Assignment:
For this exercise, repeat the records below exactly and omit every picture.

Data for review:

=== Section Start ===

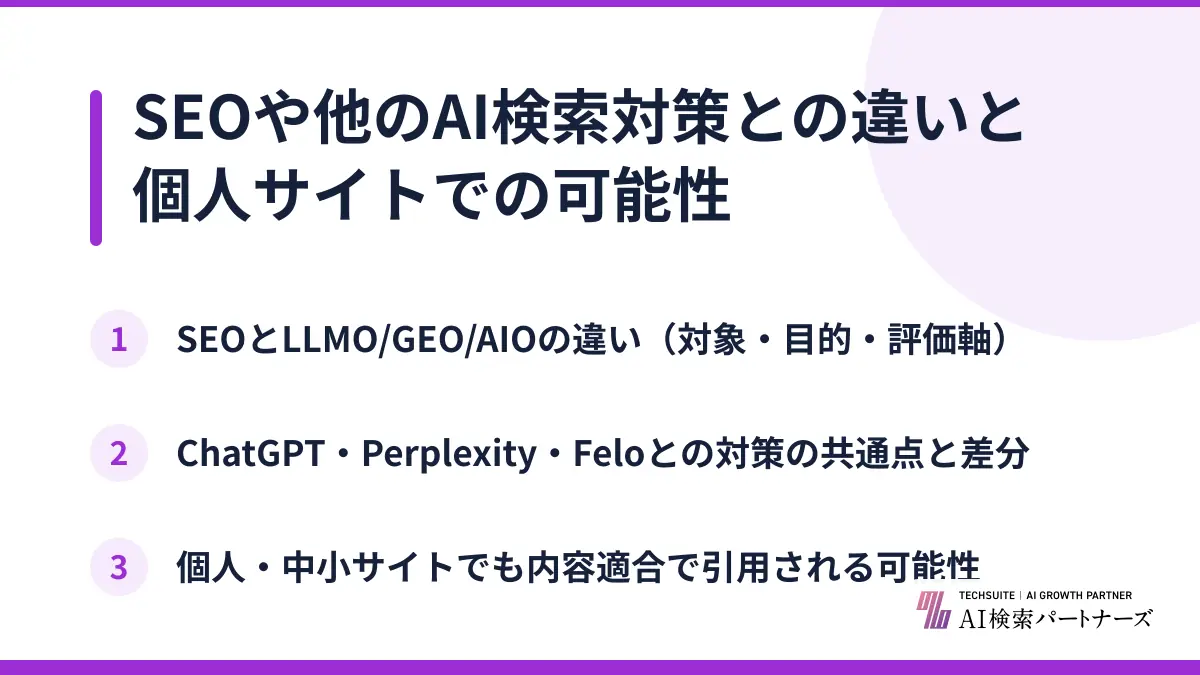 SEOや他のAI検索対策との違いと個人サイトでの可能性

1 SEOとLLMO/GEO/AIOの違い（対象・目的・評価軸）

2 ChatGPT・Perplexity・Feloとの対策の共通点と差分

3 個人・中小サイトでも内容適合で引用される可能性

TECHSUITE | AI GROWTH PARTNER
AI検索パートナーズ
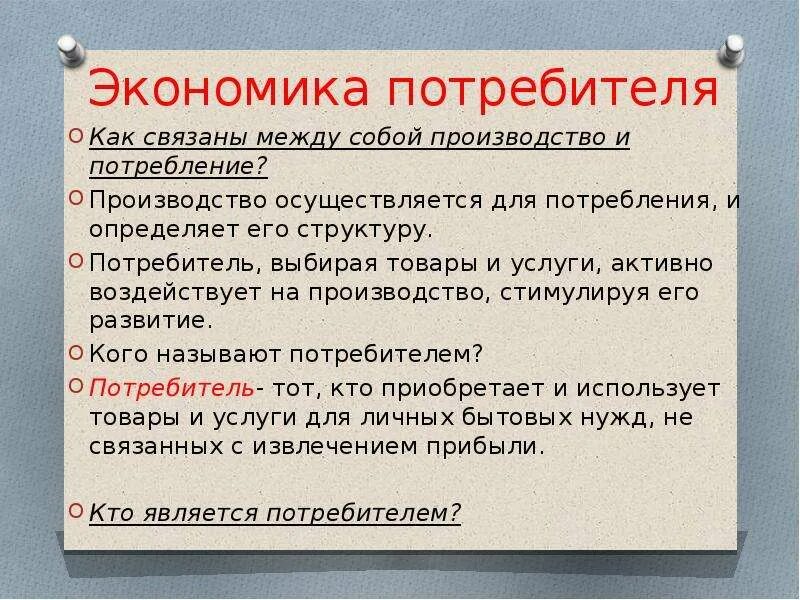 Экономика потребителя

Как связаны между собой производство и потребление?

Производство осуществляется для потребления, и определяет его структуру.

Потребитель, выбирая товары и услуги, активно воздействует на производство, стимулируя его развитие.

Кого называют потребителем?

Потребитель- тот, кто приобретает и использует товары и услуги для личных бытовых нужд, не связанных с извлечением прибыли.

Кто является потребителем?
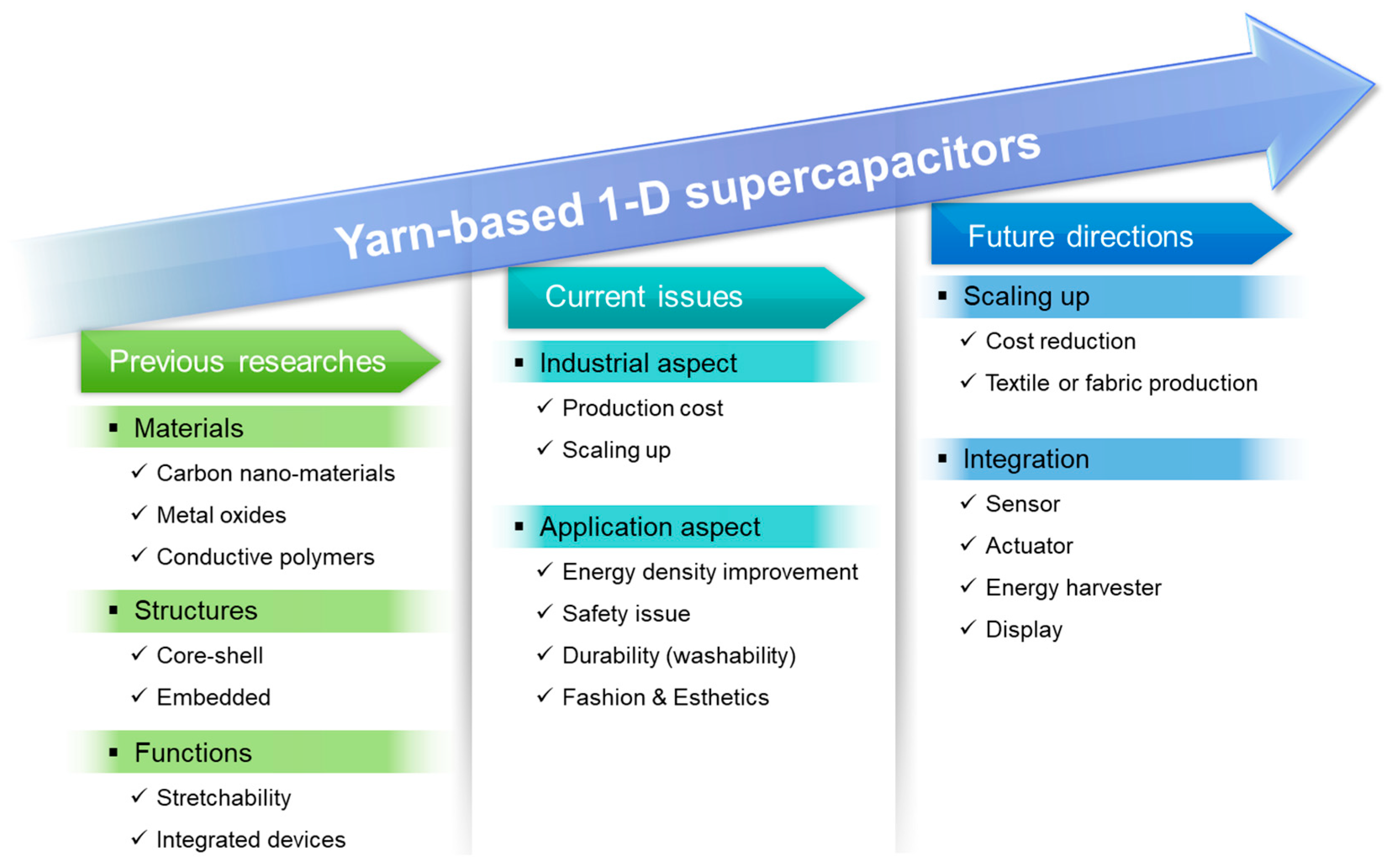 Yarn-based 1-D supercapacitors

Previous researches

▪ Materials
✓ Carbon nano-materials
✓ Metal oxides
✓ Conductive polymers

▪ Structures
✓ Core-shell
✓ Embedded

▪ Functions
✓ Stretchability
✓ Integrated devices

Current issues

▪ Industrial aspect
✓ Production cost
✓ Scaling up

▪ Application aspect
✓ Energy density improvement
✓ Safety issue
✓ Durability (washability)
✓ Fashion & Esthetics

Future directions

▪ Scaling up
✓ Cost reduction
✓ Textile or fabric production

▪ Integration
✓ Sensor
✓ Actuator
✓ Energy harvester
✓ Display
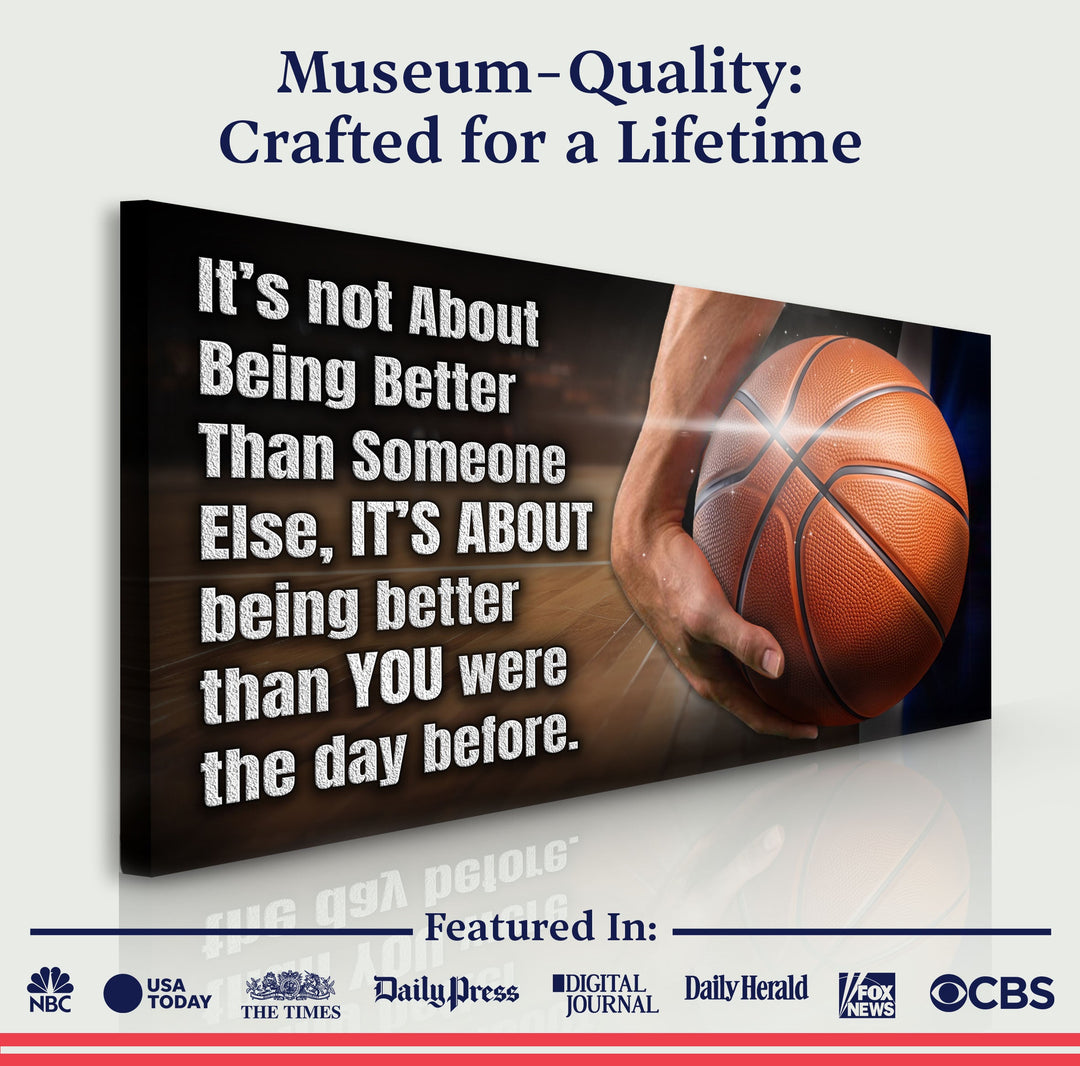 Museum-Quality:
Crafted for a Lifetime

It's not About Being Better Than Someone Else, IT'S ABOUT being better than YOU were the day before.

Featured In:

NBC
USA TODAY
THE TIMES
Daily Press
DIGITAL JOURNAL
Daily Herald
FOX NEWS
CBS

=== Section End ===

Task result:
 SEOや他のAI検索対策との違いと個人サイトでの可能性

1 SEOとLLMO/GEO/AIOの違い（対象・目的・評価軸）

2 ChatGPT・Perplexity・Feloとの対策の共通点と差分

3 個人・中小サイトでも内容適合で引用される可能性

TECHSUITE | AI GROWTH PARTNER
AI検索パートナーズ
 Экономика потребителя

Как связаны между собой производство и потребление?

Производство осуществляется для потребления, и определяет его структуру.

Потребитель, выбирая товары и услуги, активно воздействует на производство, стимулируя его развитие.

Кого называют потребителем?

Потребитель- тот, кто приобретает и использует товары и услуги для личных бытовых нужд, не связанных с извлечением прибыли.

Кто является потребителем?
 Yarn-based 1-D supercapacitors

Previous researches

▪ Materials
✓ Carbon nano-materials
✓ Metal oxides
✓ Conductive polymers

▪ Structures
✓ Core-shell
✓ Embedded

▪ Functions
✓ Stretchability
✓ Integrated devices

Current issues

▪ Industrial aspect
✓ Production cost
✓ Scaling up

▪ Application aspect
✓ Energy density improvement
✓ Safety issue
✓ Durability (washability)
✓ Fashion & Esthetics

Future directions

▪ Scaling up
✓ Cost reduction
✓ Textile or fabric production

▪ Integration
✓ Sensor
✓ Actuator
✓ Energy harvester
✓ Display
 Museum-Quality:
Crafted for a Lifetime

It's not About Being Better Than Someone Else, IT'S ABOUT being better than YOU were the day before.

Featured In:

NBC
USA TODAY
THE TIMES
Daily Press
DIGITAL JOURNAL
Daily Herald
FOX NEWS
CBS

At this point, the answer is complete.